DATA SECTION

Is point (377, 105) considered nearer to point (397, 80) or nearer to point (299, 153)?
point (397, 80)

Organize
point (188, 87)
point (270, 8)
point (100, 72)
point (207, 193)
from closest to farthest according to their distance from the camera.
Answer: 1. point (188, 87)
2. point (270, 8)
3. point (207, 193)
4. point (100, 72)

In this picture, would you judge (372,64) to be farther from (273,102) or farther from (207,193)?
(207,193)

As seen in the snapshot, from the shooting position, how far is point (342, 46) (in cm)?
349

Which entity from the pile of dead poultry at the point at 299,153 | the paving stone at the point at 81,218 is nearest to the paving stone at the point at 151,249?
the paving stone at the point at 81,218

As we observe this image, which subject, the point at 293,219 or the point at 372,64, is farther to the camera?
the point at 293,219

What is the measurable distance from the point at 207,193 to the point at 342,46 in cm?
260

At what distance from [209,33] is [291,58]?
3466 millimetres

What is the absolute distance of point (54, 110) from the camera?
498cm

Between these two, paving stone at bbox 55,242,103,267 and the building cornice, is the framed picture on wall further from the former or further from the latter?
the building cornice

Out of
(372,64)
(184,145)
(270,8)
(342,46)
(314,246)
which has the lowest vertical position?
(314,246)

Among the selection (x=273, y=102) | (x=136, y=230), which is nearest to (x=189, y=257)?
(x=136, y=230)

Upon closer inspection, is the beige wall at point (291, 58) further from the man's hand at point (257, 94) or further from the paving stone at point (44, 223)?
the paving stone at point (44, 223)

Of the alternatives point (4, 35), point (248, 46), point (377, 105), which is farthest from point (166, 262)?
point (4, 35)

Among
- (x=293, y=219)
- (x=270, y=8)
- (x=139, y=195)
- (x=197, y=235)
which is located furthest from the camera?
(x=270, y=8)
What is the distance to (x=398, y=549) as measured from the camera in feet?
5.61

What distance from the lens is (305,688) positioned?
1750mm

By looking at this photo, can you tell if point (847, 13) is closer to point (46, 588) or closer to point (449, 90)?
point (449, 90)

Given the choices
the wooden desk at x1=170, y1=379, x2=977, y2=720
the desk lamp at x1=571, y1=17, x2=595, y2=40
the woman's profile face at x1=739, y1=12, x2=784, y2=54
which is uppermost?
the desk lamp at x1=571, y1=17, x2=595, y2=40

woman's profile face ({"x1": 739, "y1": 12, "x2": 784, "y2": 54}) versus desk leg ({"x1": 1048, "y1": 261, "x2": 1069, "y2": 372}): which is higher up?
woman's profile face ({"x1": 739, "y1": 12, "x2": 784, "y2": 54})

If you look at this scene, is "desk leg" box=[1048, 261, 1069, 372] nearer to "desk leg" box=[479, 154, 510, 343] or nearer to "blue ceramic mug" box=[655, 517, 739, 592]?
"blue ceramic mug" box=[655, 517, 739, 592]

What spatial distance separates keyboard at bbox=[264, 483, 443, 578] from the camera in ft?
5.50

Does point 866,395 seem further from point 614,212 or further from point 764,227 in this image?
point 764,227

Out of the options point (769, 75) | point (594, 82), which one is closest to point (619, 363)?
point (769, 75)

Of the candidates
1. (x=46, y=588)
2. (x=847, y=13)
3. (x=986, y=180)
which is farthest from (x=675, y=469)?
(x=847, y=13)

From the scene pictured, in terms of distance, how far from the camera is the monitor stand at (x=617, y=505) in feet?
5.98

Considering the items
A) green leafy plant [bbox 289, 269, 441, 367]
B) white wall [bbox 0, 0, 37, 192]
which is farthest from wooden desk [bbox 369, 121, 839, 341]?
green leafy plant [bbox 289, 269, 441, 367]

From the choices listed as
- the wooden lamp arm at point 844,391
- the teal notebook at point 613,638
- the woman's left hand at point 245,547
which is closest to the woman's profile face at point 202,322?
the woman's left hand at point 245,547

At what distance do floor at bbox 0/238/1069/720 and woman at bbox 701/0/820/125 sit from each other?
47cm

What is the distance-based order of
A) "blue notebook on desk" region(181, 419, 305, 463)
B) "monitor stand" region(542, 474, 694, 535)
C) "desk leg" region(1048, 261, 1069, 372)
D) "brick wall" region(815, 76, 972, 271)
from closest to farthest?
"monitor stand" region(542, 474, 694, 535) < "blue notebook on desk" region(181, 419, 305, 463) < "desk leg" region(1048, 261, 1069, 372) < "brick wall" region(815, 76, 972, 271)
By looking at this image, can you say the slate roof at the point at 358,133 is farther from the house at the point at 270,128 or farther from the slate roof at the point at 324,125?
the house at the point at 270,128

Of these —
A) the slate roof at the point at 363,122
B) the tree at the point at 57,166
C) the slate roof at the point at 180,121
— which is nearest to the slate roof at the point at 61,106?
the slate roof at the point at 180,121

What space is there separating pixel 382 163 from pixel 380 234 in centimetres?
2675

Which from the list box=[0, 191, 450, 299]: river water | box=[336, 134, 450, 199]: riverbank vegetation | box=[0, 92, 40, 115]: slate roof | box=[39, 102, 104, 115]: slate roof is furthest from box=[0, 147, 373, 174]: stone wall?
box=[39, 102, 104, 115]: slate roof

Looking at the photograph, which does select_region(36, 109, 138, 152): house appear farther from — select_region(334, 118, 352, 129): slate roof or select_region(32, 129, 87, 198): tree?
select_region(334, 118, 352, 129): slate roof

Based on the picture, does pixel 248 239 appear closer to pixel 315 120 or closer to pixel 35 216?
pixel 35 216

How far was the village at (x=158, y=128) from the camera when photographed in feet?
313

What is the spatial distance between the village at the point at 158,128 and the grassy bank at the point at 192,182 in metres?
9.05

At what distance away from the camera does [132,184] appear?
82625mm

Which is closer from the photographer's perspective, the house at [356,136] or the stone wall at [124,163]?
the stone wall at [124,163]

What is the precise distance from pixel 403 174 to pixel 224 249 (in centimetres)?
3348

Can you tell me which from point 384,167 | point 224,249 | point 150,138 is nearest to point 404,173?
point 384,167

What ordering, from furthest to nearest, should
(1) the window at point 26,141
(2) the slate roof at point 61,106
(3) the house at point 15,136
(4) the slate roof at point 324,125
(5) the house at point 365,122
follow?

STATED GOAL
Repeat each entry word for word.

OUTPUT
Is point (377, 105) considered nearer to point (397, 80) or nearer to point (299, 153)?
point (397, 80)

Organize
point (188, 87)
point (270, 8)
point (100, 72)
point (207, 193)
from closest to farthest according to their distance from the camera.
Answer: 1. point (188, 87)
2. point (270, 8)
3. point (207, 193)
4. point (100, 72)

In this picture, would you judge (372,64) to be farther from (273,102) or farther from (207,193)?
(207,193)

As seen in the snapshot, from the shooting position, how far is point (342, 46) (in cm)?
349

Which entity from the pile of dead poultry at the point at 299,153 | the paving stone at the point at 81,218 is nearest to the paving stone at the point at 151,249?
the paving stone at the point at 81,218

As we observe this image, which subject, the point at 293,219 or the point at 372,64, is farther to the camera?
the point at 293,219

What is the measurable distance from the point at 207,193 to the point at 342,46 in cm?
260

At what distance from [209,33] is [291,58]?
3466 millimetres

What is the absolute distance of point (54, 110) from the camera?
498cm

Between these two, paving stone at bbox 55,242,103,267 and the building cornice, is the framed picture on wall further from the former or further from the latter?
the building cornice

Out of
(372,64)
(184,145)
(270,8)
(342,46)
(314,246)
which has the lowest vertical position?
(314,246)

Among the selection (x=273, y=102) | (x=136, y=230), which is nearest to (x=189, y=257)?
(x=136, y=230)

Upon closer inspection, is the beige wall at point (291, 58) further from the man's hand at point (257, 94) or further from the paving stone at point (44, 223)?
the paving stone at point (44, 223)

Of the alternatives point (4, 35), point (248, 46), point (377, 105), which is farthest from point (166, 262)?
point (4, 35)

Among
- (x=293, y=219)
- (x=270, y=8)
- (x=139, y=195)
- (x=197, y=235)
which is located furthest from the camera?
(x=270, y=8)
What is the distance to (x=398, y=549) as measured from the camera in feet?
5.61

What distance from the lens is (305,688) positioned?
1750mm

By looking at this photo, can you tell if point (847, 13) is closer to point (46, 588) or closer to point (449, 90)?
point (449, 90)

Given the choices
the wooden desk at x1=170, y1=379, x2=977, y2=720
the desk lamp at x1=571, y1=17, x2=595, y2=40
the woman's profile face at x1=739, y1=12, x2=784, y2=54
which is uppermost?
the desk lamp at x1=571, y1=17, x2=595, y2=40

woman's profile face ({"x1": 739, "y1": 12, "x2": 784, "y2": 54}) versus desk leg ({"x1": 1048, "y1": 261, "x2": 1069, "y2": 372}): which is higher up?
woman's profile face ({"x1": 739, "y1": 12, "x2": 784, "y2": 54})

If you look at this scene, is "desk leg" box=[1048, 261, 1069, 372] nearer to "desk leg" box=[479, 154, 510, 343] or nearer to "blue ceramic mug" box=[655, 517, 739, 592]?
"blue ceramic mug" box=[655, 517, 739, 592]

What spatial distance separates keyboard at bbox=[264, 483, 443, 578] from the camera in ft?
5.50

Does point 866,395 seem further from point 614,212 or further from point 764,227 in this image?
point 764,227

Out of the options point (769, 75) | point (594, 82), which one is closest to point (619, 363)?
point (769, 75)

Of the candidates
1. (x=46, y=588)
2. (x=847, y=13)
3. (x=986, y=180)
which is farthest from (x=675, y=469)?
(x=847, y=13)

From the scene pictured, in terms of distance, how far from the camera is the monitor stand at (x=617, y=505) in feet?
5.98

Considering the items
A) green leafy plant [bbox 289, 269, 441, 367]
B) white wall [bbox 0, 0, 37, 192]
which is farthest from wooden desk [bbox 369, 121, 839, 341]?
green leafy plant [bbox 289, 269, 441, 367]

From the choices listed as
- the wooden lamp arm at point 844,391
- the teal notebook at point 613,638
- the woman's left hand at point 245,547
which is closest to the woman's profile face at point 202,322?
the woman's left hand at point 245,547

At what distance do floor at bbox 0/238/1069/720 and woman at bbox 701/0/820/125 sit from each other?
47cm

What is the distance-based order of
A) "blue notebook on desk" region(181, 419, 305, 463)
B) "monitor stand" region(542, 474, 694, 535)
C) "desk leg" region(1048, 261, 1069, 372)
D) "brick wall" region(815, 76, 972, 271)
from closest to farthest?
"monitor stand" region(542, 474, 694, 535) < "blue notebook on desk" region(181, 419, 305, 463) < "desk leg" region(1048, 261, 1069, 372) < "brick wall" region(815, 76, 972, 271)
By looking at this image, can you say the slate roof at the point at 358,133 is farther from the house at the point at 270,128 or farther from the slate roof at the point at 324,125?
the house at the point at 270,128

Of these —
A) the slate roof at the point at 363,122
B) the tree at the point at 57,166
C) the slate roof at the point at 180,121
— which is nearest to the slate roof at the point at 61,106?
the slate roof at the point at 180,121

What space is there separating pixel 382 163 from pixel 380 234 in centimetres?
2675

Which from the list box=[0, 191, 450, 299]: river water | box=[336, 134, 450, 199]: riverbank vegetation | box=[0, 92, 40, 115]: slate roof | box=[39, 102, 104, 115]: slate roof is furthest from box=[0, 147, 373, 174]: stone wall?
box=[39, 102, 104, 115]: slate roof

Looking at the photograph, which does select_region(36, 109, 138, 152): house appear farther from — select_region(334, 118, 352, 129): slate roof or select_region(32, 129, 87, 198): tree?
select_region(334, 118, 352, 129): slate roof

Based on the picture, does pixel 248 239 appear closer to pixel 315 120 or closer to pixel 35 216?
pixel 35 216

How far was the village at (x=158, y=128) from the camera when photographed in feet?
313

What is the spatial distance between the village at the point at 158,128 and the grassy bank at the point at 192,182 in metres?
9.05

At what distance away from the camera does [132,184] appear?
82625mm

Which is closer from the photographer's perspective, the house at [356,136] or the stone wall at [124,163]?
the stone wall at [124,163]

What is the precise distance from pixel 403 174 to pixel 224 249 (in centimetres)?
3348

Can you tell me which from point 384,167 | point 224,249 | point 150,138 is nearest to point 404,173?
point 384,167

What ordering, from furthest to nearest, should
(1) the window at point 26,141
(2) the slate roof at point 61,106
(3) the house at point 15,136
(4) the slate roof at point 324,125
(5) the house at point 365,122
follow?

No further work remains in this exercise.